Original source: Stem Cells Portal
In a recent clinical trial, a gene therapy to treat cerebral adrenoleukodystrophy (CALD) — a neurodegenerative disease that typically claims young boys’ lives within 10 years of diagnosis — effectively stabilized the disease’s progression in 88 percent of patients, researchers from the Dana-Farber/Boston Children’s Cancer and Blood Disorders Center and Massachusetts General Hospital reported.
According to their results, published in the New England Journal of Medicine, 15 of 17 patients had stable neurologic functioning more than two years on average after receiving the gene therapy, which was administered in a clinical trial sponsored by bluebird bio. It is one of the largest gene therapy trials targeting a single-gene disease to be published to date.
“Although we need to continue to follow the patients to determine the long-term outcome of the gene therapy, so far it has effectively arrested the progress of cerebral adrenoleukodystrophy in these young boys,” said David A. Williams, M.D., chief scientific officer and senior vice-president for research at Boston Children’s Hospital and president of Dana-Farber/Boston Children’s Cancer and Blood Disorders Center and the lead author of the study. “This is a devastating disease, and we are all quite grateful that the patients and their families chose to participate in the trial.”
The treatment leverages bluebird bio’s proprietary Lenti-D gene therapy to deliver the functional gene to patients’ stem cells in the laboratory.
“The clinical experience with Lenti-D demonstrates the potential for gene therapy to benefit patients with CALD,” said David Davidson, M.D., chief medical officer of bluebird bio. “Early intervention is important to optimize outcomes, so the recent implementation of newborn screening in many states will improve the ability to provide timely treatment to preserve neurologic function in affected boys.”
“Since it was first described 100 years ago, adrenoleukodystrophy has robbed the function of children who, up until the disease’s onset, had been developing normally,” says Florian Eichler, M.D., co-lead author on the study and the director of the Leukodystrophy Service at Massachusetts General Hospital. “These are children who have been growing and thriving, and then suddenly, their parents witness this devastating decline that starts with personality changes and then progresses to motor problems and loss of their ability to walk and talk.”
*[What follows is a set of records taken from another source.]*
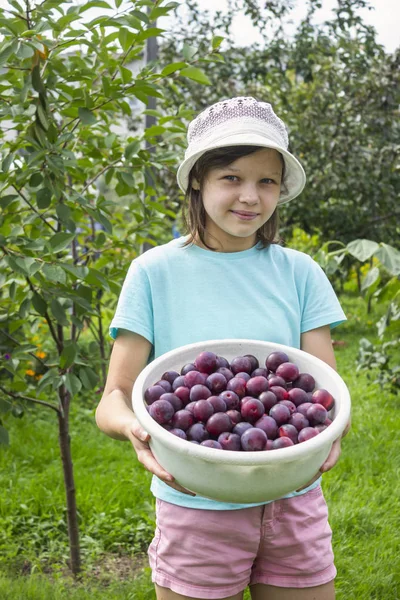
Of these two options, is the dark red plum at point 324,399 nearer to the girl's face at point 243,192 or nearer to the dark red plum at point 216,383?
the dark red plum at point 216,383

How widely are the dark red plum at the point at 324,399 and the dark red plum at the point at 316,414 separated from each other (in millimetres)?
41

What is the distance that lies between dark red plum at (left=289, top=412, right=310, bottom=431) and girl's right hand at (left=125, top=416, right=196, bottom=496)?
24 cm

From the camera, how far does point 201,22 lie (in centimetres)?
688

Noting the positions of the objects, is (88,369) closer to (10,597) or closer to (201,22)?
(10,597)

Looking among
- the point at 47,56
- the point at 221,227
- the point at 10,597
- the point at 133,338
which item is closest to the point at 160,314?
the point at 133,338

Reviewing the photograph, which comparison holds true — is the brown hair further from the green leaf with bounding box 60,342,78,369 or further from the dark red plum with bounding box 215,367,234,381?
the green leaf with bounding box 60,342,78,369

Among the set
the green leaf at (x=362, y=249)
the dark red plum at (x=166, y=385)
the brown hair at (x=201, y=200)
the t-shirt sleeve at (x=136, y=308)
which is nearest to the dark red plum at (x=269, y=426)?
the dark red plum at (x=166, y=385)

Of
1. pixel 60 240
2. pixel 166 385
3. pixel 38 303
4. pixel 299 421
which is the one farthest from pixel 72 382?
pixel 299 421

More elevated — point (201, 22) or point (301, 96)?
point (201, 22)

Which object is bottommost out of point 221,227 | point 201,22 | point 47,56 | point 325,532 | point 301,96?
point 325,532

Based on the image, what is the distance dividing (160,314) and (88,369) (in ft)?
2.24

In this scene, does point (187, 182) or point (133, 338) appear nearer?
point (133, 338)

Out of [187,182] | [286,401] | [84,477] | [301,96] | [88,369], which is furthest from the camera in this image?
[301,96]

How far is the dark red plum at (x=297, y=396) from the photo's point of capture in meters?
1.30
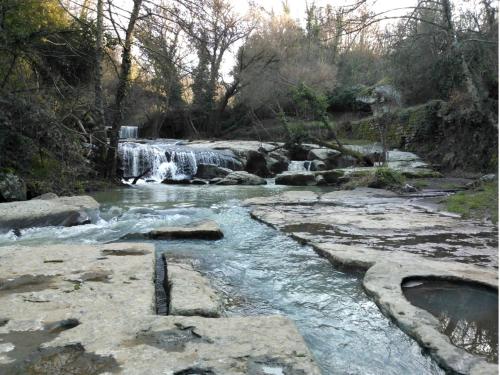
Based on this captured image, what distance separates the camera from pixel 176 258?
3707 mm

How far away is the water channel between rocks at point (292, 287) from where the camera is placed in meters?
2.08

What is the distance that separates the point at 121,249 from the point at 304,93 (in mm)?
12994

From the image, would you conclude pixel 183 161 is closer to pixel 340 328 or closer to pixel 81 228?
pixel 81 228

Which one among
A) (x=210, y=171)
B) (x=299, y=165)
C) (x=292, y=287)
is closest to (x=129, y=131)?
(x=299, y=165)

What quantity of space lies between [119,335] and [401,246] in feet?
9.95

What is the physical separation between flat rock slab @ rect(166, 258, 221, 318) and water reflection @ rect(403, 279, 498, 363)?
126 centimetres

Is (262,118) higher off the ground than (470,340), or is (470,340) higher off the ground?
(262,118)

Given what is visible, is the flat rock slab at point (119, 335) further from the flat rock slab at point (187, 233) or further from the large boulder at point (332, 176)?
Result: the large boulder at point (332, 176)

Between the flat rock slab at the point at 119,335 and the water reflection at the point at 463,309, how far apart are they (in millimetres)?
895

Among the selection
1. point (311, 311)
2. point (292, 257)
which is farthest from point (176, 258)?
point (311, 311)

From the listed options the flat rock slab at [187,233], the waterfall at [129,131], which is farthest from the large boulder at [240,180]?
the waterfall at [129,131]

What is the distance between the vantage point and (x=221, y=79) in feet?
89.2

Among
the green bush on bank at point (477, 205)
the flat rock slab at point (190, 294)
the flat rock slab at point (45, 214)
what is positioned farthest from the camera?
the green bush on bank at point (477, 205)

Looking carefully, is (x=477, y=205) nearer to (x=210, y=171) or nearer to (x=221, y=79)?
(x=210, y=171)
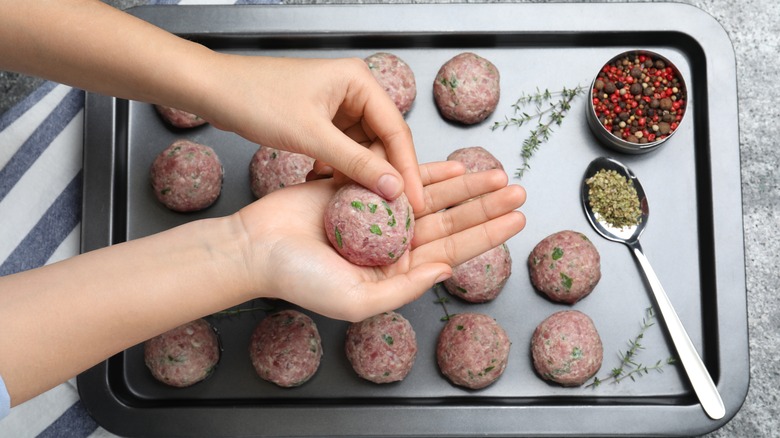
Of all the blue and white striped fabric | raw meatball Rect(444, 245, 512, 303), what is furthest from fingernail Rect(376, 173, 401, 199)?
the blue and white striped fabric

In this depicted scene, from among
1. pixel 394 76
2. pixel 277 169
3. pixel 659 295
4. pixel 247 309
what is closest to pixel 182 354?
pixel 247 309

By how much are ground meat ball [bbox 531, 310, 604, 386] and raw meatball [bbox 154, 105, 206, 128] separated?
1.09 meters

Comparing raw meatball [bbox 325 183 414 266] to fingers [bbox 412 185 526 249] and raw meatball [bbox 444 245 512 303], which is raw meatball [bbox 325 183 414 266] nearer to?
fingers [bbox 412 185 526 249]

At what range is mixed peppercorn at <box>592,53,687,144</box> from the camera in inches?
67.9

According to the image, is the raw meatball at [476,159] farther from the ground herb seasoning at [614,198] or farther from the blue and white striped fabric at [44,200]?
the blue and white striped fabric at [44,200]

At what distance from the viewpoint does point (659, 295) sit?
172 cm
Adrenoleukodystrophy (ALD) is an X-linked genetic disease that usually affects boys. It causes a build-up of fatty acids that damage the myelin sheaths of nerves in the nervous system and also results in adrenal insufficiency. The most devastating form of the disease is CALD, marked by demyelination and inflammation in the patients’ brains.
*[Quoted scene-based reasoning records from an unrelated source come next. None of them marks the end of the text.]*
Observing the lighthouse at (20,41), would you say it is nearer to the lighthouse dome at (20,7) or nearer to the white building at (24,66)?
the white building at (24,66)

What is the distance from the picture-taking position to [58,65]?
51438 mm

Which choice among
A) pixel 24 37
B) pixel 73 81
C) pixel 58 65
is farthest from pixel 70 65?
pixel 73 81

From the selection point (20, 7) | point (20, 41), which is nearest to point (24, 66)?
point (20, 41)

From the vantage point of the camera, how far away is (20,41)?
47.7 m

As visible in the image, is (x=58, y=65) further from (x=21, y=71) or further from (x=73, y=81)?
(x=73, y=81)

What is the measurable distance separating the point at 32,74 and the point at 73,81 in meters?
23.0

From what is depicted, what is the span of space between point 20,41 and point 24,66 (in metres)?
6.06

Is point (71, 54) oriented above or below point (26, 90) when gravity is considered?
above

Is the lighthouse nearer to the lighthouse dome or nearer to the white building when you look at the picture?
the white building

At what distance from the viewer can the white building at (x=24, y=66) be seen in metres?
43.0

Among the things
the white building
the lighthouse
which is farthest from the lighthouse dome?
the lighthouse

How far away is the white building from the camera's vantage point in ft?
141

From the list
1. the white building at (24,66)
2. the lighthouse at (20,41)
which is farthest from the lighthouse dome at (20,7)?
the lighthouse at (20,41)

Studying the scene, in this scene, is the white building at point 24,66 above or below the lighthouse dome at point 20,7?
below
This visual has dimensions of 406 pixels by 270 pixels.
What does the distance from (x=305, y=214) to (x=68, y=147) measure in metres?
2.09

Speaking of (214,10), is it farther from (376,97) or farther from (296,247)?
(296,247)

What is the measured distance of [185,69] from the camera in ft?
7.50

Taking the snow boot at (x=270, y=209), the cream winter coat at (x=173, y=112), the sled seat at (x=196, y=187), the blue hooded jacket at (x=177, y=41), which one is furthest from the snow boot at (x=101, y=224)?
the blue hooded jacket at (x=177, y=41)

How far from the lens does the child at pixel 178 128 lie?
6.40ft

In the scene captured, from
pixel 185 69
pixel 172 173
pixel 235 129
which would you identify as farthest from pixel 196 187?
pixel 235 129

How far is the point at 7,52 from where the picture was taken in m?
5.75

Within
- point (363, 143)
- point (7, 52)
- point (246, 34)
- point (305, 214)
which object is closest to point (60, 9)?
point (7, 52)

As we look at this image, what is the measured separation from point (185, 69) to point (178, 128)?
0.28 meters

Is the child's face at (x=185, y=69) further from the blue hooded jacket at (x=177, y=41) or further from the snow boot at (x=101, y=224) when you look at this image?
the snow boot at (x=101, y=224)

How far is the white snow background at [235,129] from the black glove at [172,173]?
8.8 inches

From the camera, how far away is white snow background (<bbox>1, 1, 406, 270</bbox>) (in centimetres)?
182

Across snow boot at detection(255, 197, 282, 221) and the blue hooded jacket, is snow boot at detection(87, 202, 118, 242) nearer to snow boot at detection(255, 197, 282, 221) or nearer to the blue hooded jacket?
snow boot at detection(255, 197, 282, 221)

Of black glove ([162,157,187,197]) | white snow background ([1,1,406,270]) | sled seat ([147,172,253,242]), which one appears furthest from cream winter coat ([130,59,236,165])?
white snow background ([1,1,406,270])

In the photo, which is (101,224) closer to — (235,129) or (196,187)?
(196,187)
Until now, stem cell transplantation using cells donated by another person has been the only known effective therapy for CALD. Yet, its efficacy is drastically reduced if performed during later stages of neurodegeneration and usually works best with a disease-free matched sibling donor, which fewer than one-quarter of CALD patients have.
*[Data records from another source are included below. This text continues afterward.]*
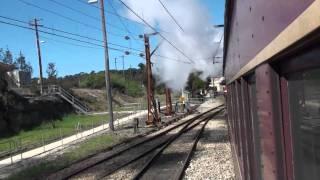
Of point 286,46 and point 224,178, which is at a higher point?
point 286,46

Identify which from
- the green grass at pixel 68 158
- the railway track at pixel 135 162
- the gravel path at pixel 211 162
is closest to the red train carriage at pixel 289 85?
the gravel path at pixel 211 162

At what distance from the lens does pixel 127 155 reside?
69.0 feet

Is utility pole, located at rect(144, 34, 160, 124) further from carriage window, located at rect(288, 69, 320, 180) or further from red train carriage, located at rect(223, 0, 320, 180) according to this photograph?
carriage window, located at rect(288, 69, 320, 180)

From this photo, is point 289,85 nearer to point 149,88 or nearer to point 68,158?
point 68,158

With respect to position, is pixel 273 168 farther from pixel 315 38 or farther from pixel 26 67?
pixel 26 67

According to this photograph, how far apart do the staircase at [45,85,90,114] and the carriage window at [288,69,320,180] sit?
203ft

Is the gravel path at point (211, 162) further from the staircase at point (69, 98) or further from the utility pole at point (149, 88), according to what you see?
the staircase at point (69, 98)

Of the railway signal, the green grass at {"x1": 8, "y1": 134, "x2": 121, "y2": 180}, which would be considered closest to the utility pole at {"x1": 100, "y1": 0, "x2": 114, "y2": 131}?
the railway signal

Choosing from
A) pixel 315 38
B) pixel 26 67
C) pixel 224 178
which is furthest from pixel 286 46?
pixel 26 67

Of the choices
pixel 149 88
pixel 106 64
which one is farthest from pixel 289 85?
pixel 149 88

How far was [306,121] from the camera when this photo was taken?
2.18 metres

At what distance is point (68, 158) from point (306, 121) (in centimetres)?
1976

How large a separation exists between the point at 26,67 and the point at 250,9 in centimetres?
12373

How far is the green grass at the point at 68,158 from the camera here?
17403 millimetres
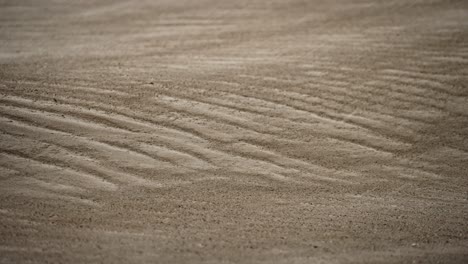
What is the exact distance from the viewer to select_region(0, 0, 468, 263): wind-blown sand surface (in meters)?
3.89

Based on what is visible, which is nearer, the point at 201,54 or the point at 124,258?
the point at 124,258

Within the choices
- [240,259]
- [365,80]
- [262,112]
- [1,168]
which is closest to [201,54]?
[262,112]

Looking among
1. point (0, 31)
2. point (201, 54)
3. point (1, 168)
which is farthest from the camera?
point (0, 31)

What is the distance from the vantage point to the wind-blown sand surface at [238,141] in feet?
12.8

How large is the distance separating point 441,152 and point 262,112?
6.14 feet

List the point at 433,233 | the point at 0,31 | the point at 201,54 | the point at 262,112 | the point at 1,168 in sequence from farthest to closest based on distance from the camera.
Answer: the point at 0,31 < the point at 201,54 < the point at 262,112 < the point at 1,168 < the point at 433,233

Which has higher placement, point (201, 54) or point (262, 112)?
point (201, 54)

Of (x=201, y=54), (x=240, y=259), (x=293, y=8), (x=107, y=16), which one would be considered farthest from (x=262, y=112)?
(x=107, y=16)

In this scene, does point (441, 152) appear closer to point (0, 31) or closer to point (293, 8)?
point (293, 8)

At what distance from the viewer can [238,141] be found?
5.06 metres

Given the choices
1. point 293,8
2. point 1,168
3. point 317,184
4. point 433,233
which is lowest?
point 433,233

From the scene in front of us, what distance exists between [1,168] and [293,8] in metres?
5.46

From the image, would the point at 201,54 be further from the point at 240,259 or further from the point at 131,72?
the point at 240,259

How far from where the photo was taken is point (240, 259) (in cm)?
368
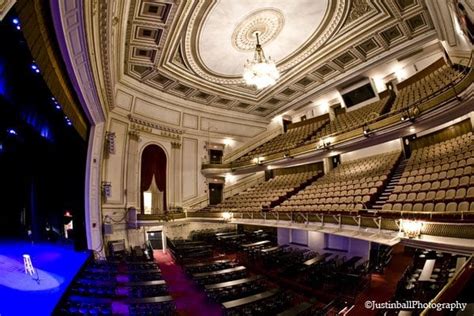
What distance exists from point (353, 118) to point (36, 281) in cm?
1162

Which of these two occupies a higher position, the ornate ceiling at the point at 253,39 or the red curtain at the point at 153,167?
the ornate ceiling at the point at 253,39

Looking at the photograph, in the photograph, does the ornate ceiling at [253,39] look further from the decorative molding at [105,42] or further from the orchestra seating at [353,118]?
the orchestra seating at [353,118]

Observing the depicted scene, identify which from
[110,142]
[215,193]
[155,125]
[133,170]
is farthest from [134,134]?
[215,193]

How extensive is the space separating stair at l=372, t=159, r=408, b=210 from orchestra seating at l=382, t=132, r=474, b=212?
1.44 ft

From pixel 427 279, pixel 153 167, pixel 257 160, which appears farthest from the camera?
pixel 257 160

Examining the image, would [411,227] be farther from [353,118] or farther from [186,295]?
[353,118]

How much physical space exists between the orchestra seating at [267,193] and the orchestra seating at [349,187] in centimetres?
105

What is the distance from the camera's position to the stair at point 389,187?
6.40 metres

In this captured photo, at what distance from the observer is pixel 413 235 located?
4.15 m

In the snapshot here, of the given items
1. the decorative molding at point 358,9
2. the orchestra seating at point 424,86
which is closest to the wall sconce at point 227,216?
the orchestra seating at point 424,86

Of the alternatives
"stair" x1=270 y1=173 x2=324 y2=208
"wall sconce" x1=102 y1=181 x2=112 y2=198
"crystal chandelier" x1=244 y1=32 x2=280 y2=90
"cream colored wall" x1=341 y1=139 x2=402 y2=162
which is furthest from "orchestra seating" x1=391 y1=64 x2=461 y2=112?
"wall sconce" x1=102 y1=181 x2=112 y2=198

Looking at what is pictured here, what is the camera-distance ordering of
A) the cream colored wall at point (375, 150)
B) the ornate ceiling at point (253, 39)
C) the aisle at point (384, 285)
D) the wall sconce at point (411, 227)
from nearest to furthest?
the wall sconce at point (411, 227) < the aisle at point (384, 285) < the ornate ceiling at point (253, 39) < the cream colored wall at point (375, 150)

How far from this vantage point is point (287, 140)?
13.1 metres

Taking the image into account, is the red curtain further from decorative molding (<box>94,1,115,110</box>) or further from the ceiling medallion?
the ceiling medallion
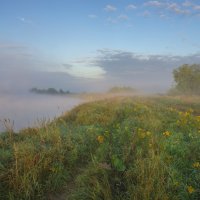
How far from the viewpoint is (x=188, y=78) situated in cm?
5447

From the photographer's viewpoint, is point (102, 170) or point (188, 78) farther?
point (188, 78)

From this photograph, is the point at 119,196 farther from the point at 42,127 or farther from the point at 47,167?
the point at 42,127

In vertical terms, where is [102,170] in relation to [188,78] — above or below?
below

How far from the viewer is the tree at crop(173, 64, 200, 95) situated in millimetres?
53906

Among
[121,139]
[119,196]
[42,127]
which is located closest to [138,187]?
[119,196]

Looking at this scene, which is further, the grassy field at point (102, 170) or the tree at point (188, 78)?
the tree at point (188, 78)

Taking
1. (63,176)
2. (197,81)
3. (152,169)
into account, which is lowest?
(63,176)

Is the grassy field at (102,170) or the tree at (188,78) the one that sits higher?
the tree at (188,78)

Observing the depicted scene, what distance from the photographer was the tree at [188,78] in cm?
5391

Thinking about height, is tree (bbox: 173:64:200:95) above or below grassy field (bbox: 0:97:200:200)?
Answer: above

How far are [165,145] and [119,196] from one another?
2516 mm

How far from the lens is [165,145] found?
6598 mm

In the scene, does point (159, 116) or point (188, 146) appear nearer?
point (188, 146)

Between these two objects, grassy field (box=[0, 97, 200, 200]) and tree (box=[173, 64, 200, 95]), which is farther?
tree (box=[173, 64, 200, 95])
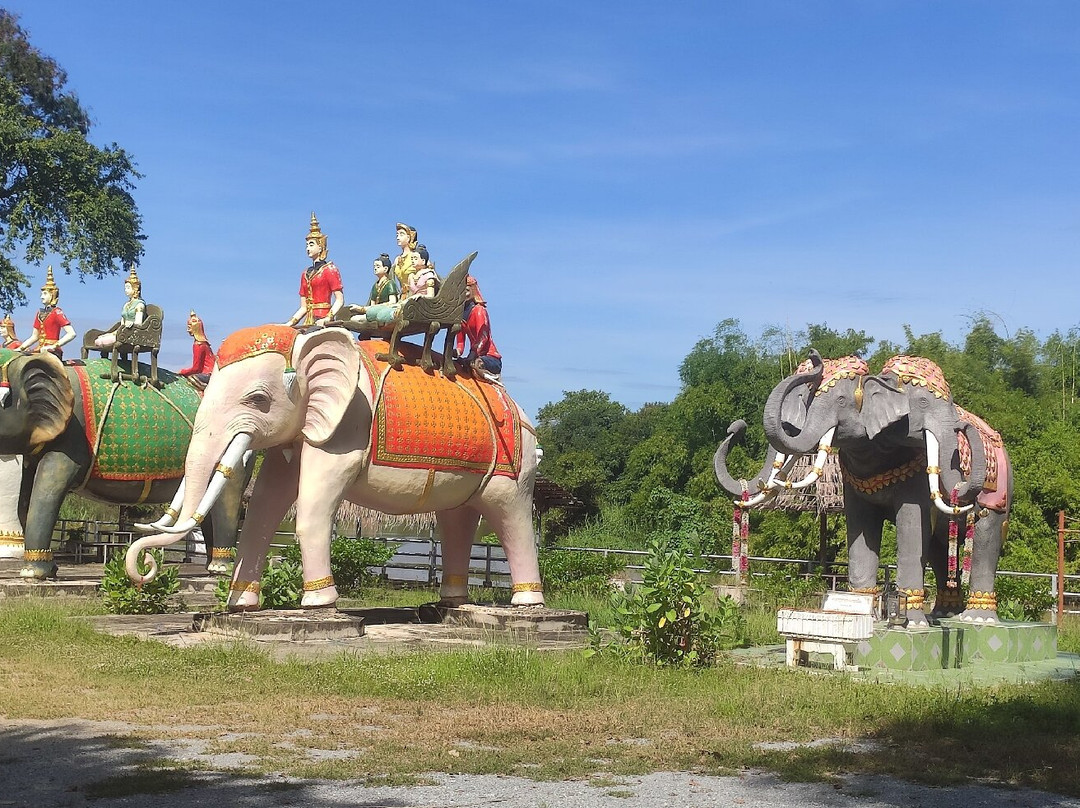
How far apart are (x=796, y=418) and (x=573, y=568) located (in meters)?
9.90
To perform the gene therapy, clinicians first collect a patient’s blood stem cells, which give rise to all mature blood cells. In a highly specialized laboratory that contains a clean room for preparation of medicines, a viral vector is used to insert a correct version of the faulty gene into the patient’s stem cells. Then, after the patient receives chemotherapy to make room for the genetically altered blood stem cells in the bone marrow, the cells are infused back into the patient’s bloodstream via an intravenous line.
“In my clinic, the impact of this trial has been phenomenal,” said Dr. Eichler. “Boys without a donor match for stem cell transplant were often passing away within a year or two of their diagnosis. Now, with early diagnosis and gene therapy, these boys are living longer and some are thriving enough to play sports and participate in other normal day-to-day activities.”
At the latest follow-up, all patients who participated in the clinical trial were expressing functional ALD protein, which their bodies had been unable to produce prior to gene therapy. The trial is ongoing and has received regulatory approval to expand patient numbers.
“There are two great advantages to gene therapy,” Dr. Williams said. “The first is that patients don’t have to wait to find a donor match. The second is that, because we use their own, gene-modified stem cells, there’s no risk of graft-versus-host-disease and the patients do not require any immunosuppression drugs, which can have very significant, even fatal, side effects.”